Systematic, trend-following funds have begun to unwind bearish positions in U.S. Treasury futures at pace, according to a new note from Bank of America. The bank says that falling yields this week - which correspond to rising Treasury futures prices - have forced a wave of buy-to-cover activity among CTAs holding short positions, especially in longer-dated contracts.

Treasury positioning

BofA highlights that short positions in 10-year and long-bond Treasury futures have been curtailed as yields dropped further, producing additional demand from systematic buyers. The report notes that shorts at the front end of the yield curve remain sizeable, though those positions are now approaching levels that could also provoke buy-to-cover responses if prices keep moving higher. The bank adds that outside the U.S., CTAs may similarly turn into buyers of German Bund futures as models respond to the trend.

Equity exposure and stop-loss proximity

On the equity side, Bank of America finds that systematic funds have so far sustained large long positions despite recent weakness in stocks. The S&P 500 has recorded a five-session decline that, while meaningful, has not yet forced broad-scale deleveraging by these trend-followers. But the bank calculates that the S&P 500 now sits only about 1.5% above critical CTA sell triggers, trimming the buffer that had previously insulated markets from mechanically driven flows.

The firm warns that if downward price paths persist, CTAs and other systematic strategies could generate additional equity selling over the next week, particularly across U.S. and European markets.

Potential scale of systematic flows

Quantifying the possible impact, BofA estimates that, under a bearish market scenario over the coming week, systematic strategies might sell roughly $86 billion worth of global equities.
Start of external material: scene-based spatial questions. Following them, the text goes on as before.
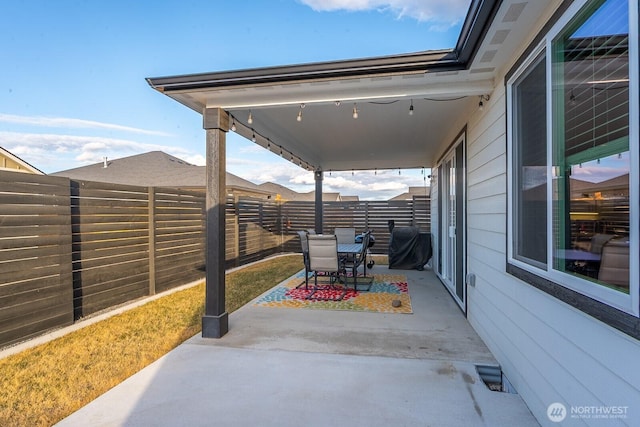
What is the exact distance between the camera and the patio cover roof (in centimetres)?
225

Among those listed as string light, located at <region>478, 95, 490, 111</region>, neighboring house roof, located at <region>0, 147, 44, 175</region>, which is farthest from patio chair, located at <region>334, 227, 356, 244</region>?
neighboring house roof, located at <region>0, 147, 44, 175</region>

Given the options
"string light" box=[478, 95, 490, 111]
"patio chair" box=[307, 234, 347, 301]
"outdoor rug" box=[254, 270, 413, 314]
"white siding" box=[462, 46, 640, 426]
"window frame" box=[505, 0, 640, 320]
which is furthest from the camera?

If markets were to remain flat, these strategies could become net buyers to the tune of about $13 billion; if markets rise, buying pressure is expected to be modest, around $1 billion. Within that framework, CTA strategies constitute the largest share of potential selling pressure.

Commodities and FX trends

The report also points to evolving trends across commodity and currency markets. Gold has declined for four straight weeks, a move that has diminished momentum sufficiently for slower-moving CTAs to start establishing short positions, producing a more bearish consensus among models. Bank of America anticipates potential CTA selling in soybeans and aluminum as well.

In foreign exchange, the bank expects trend-following programs to buy the U.S. dollar against the British pound, Australian dollar, Canadian dollar and Mexican peso in the coming week, reflecting recent trend signals in those crosses.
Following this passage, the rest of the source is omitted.